## [What you are asked to do]
Rewrite every item below with "camera" changed to "lens", keeping all other text identical, and omit the pictures from your output.
━━ Material for this exercise ━━
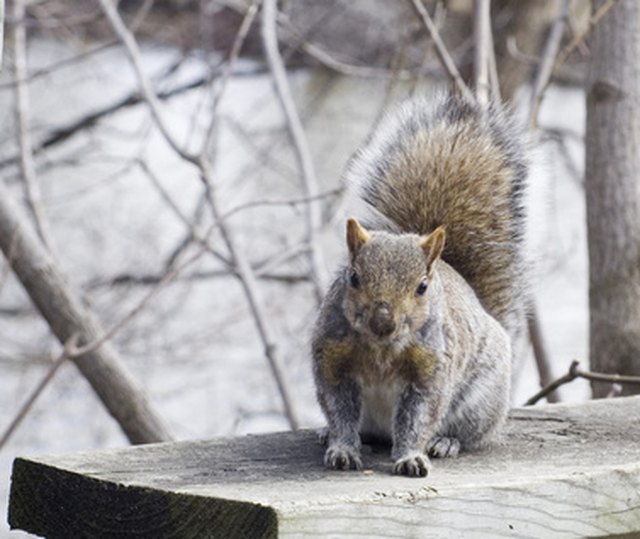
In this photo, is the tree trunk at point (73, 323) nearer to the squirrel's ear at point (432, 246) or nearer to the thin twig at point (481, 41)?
the thin twig at point (481, 41)

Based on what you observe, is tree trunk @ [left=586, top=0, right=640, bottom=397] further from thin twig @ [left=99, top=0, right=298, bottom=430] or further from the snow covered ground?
the snow covered ground

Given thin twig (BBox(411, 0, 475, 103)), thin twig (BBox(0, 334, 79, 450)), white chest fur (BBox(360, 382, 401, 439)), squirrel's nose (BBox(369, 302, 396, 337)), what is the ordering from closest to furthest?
squirrel's nose (BBox(369, 302, 396, 337)), white chest fur (BBox(360, 382, 401, 439)), thin twig (BBox(0, 334, 79, 450)), thin twig (BBox(411, 0, 475, 103))

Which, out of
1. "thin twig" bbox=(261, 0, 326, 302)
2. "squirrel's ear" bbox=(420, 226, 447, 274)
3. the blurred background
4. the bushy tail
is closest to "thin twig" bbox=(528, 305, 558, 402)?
"thin twig" bbox=(261, 0, 326, 302)

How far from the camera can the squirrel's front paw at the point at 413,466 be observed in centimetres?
178

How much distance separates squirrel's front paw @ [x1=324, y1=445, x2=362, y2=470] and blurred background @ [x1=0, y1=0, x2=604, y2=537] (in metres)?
2.39

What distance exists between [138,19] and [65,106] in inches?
86.4

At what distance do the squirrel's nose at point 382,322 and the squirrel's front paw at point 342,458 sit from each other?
0.19 m

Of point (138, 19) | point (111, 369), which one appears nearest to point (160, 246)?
point (138, 19)

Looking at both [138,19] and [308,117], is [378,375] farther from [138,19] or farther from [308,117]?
[308,117]

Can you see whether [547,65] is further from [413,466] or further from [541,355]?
[413,466]

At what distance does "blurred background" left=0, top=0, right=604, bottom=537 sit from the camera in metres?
4.79

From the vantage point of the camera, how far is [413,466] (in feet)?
5.84

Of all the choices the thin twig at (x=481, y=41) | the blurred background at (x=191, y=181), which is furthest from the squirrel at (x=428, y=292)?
the blurred background at (x=191, y=181)

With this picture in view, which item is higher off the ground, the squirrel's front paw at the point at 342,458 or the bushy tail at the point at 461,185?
the bushy tail at the point at 461,185
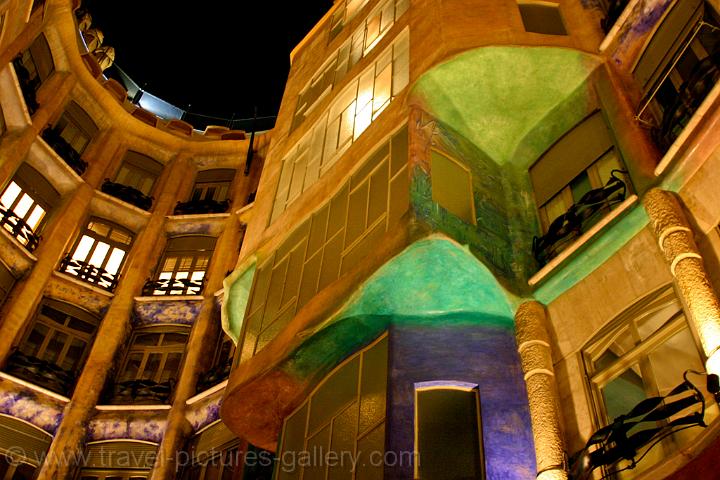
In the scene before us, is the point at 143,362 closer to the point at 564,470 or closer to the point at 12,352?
the point at 12,352

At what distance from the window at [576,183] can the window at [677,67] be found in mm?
782

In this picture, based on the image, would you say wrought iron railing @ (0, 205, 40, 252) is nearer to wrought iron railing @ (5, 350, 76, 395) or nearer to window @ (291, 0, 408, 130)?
wrought iron railing @ (5, 350, 76, 395)

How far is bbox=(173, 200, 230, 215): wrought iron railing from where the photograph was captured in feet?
77.7

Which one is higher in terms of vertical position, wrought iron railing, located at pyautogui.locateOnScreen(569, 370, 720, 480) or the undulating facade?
the undulating facade

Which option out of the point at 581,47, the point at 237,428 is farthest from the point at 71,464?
the point at 581,47

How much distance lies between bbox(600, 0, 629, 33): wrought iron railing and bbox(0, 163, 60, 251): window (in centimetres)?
1593

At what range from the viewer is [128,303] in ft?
65.9

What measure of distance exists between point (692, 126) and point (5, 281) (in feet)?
56.8

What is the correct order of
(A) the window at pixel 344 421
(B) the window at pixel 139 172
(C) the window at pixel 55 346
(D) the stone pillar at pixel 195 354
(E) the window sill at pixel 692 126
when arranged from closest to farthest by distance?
1. (E) the window sill at pixel 692 126
2. (A) the window at pixel 344 421
3. (D) the stone pillar at pixel 195 354
4. (C) the window at pixel 55 346
5. (B) the window at pixel 139 172

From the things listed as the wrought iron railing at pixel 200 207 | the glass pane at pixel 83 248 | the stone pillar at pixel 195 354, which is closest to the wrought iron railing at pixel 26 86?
━━━
## [Response]
In this photo, is the tree trunk at point (73, 323) nearer to the squirrel's ear at point (432, 246) or nearer to the thin twig at point (481, 41)?
the thin twig at point (481, 41)

Based on what you observe, is tree trunk @ [left=586, top=0, right=640, bottom=397] further from thin twig @ [left=99, top=0, right=298, bottom=430] or further from the snow covered ground?
the snow covered ground

Given thin twig (BBox(411, 0, 475, 103)), thin twig (BBox(0, 334, 79, 450)), white chest fur (BBox(360, 382, 401, 439)), squirrel's nose (BBox(369, 302, 396, 337)), what is the ordering from closest to furthest?
squirrel's nose (BBox(369, 302, 396, 337)), white chest fur (BBox(360, 382, 401, 439)), thin twig (BBox(0, 334, 79, 450)), thin twig (BBox(411, 0, 475, 103))

Which, out of
1. "thin twig" bbox=(261, 0, 326, 302)
2. "squirrel's ear" bbox=(420, 226, 447, 274)
3. the blurred background
4. the bushy tail
is closest to "thin twig" bbox=(528, 305, 558, 402)?
"thin twig" bbox=(261, 0, 326, 302)

How far from the lens can the squirrel's front paw at the point at 413,466 be observed in centimetres?
178

How much distance separates squirrel's front paw @ [x1=324, y1=445, x2=362, y2=470] and blurred background @ [x1=0, y1=0, x2=604, y2=537] (in metres)?
2.39

What distance exists between [138,19] and [65,106] in inches?
86.4

At what distance do the squirrel's nose at point 382,322 and the squirrel's front paw at point 342,458 sit from each other?
0.19 m

Of point (138, 19) | point (111, 369), which one appears nearest to point (160, 246)?
point (138, 19)

Looking at both [138,19] and [308,117], is [378,375] farther from [138,19] or farther from [308,117]?
[308,117]

Can you see whether [547,65] is further from [413,466] or further from [541,355]?
[413,466]

At what distance does "blurred background" left=0, top=0, right=604, bottom=537 sit from the lens in metres?
4.79

From the vantage point of the lens, how far is [413,466] (in feet)?
5.84

Of all the choices the thin twig at (x=481, y=41) | the blurred background at (x=191, y=181), which is furthest from the squirrel at (x=428, y=292)?
the blurred background at (x=191, y=181)

With this picture in view, which item is higher off the ground, the squirrel's front paw at the point at 342,458 or the bushy tail at the point at 461,185?
the bushy tail at the point at 461,185
In the scene before us, is the point at 143,362 closer to the point at 564,470 or closer to the point at 12,352?
the point at 12,352

At what distance from the window at [576,183] can the window at [677,67] be found in mm?
782

In this picture, based on the image, would you say wrought iron railing @ (0, 205, 40, 252) is nearer to wrought iron railing @ (5, 350, 76, 395) or nearer to window @ (291, 0, 408, 130)?
wrought iron railing @ (5, 350, 76, 395)

How far is bbox=(173, 200, 230, 215): wrought iron railing from where the photograph was captured in feet?
77.7

Which one is higher in terms of vertical position, wrought iron railing, located at pyautogui.locateOnScreen(569, 370, 720, 480) or the undulating facade?
the undulating facade

Which option out of the point at 581,47, the point at 237,428 is farthest from the point at 71,464?
the point at 581,47

How much distance lies between bbox(600, 0, 629, 33): wrought iron railing and bbox(0, 163, 60, 251): window (in centimetres)?
1593

At what range from the viewer is [128,303] in ft?
65.9

What measure of distance exists between point (692, 126) and point (5, 281) (in feet)?
56.8

What is the correct order of
(A) the window at pixel 344 421
(B) the window at pixel 139 172
(C) the window at pixel 55 346
(D) the stone pillar at pixel 195 354
(E) the window sill at pixel 692 126
when arranged from closest to farthest by distance?
1. (E) the window sill at pixel 692 126
2. (A) the window at pixel 344 421
3. (D) the stone pillar at pixel 195 354
4. (C) the window at pixel 55 346
5. (B) the window at pixel 139 172

From the things listed as the wrought iron railing at pixel 200 207 | the glass pane at pixel 83 248 | the stone pillar at pixel 195 354, which is closest to the wrought iron railing at pixel 26 86?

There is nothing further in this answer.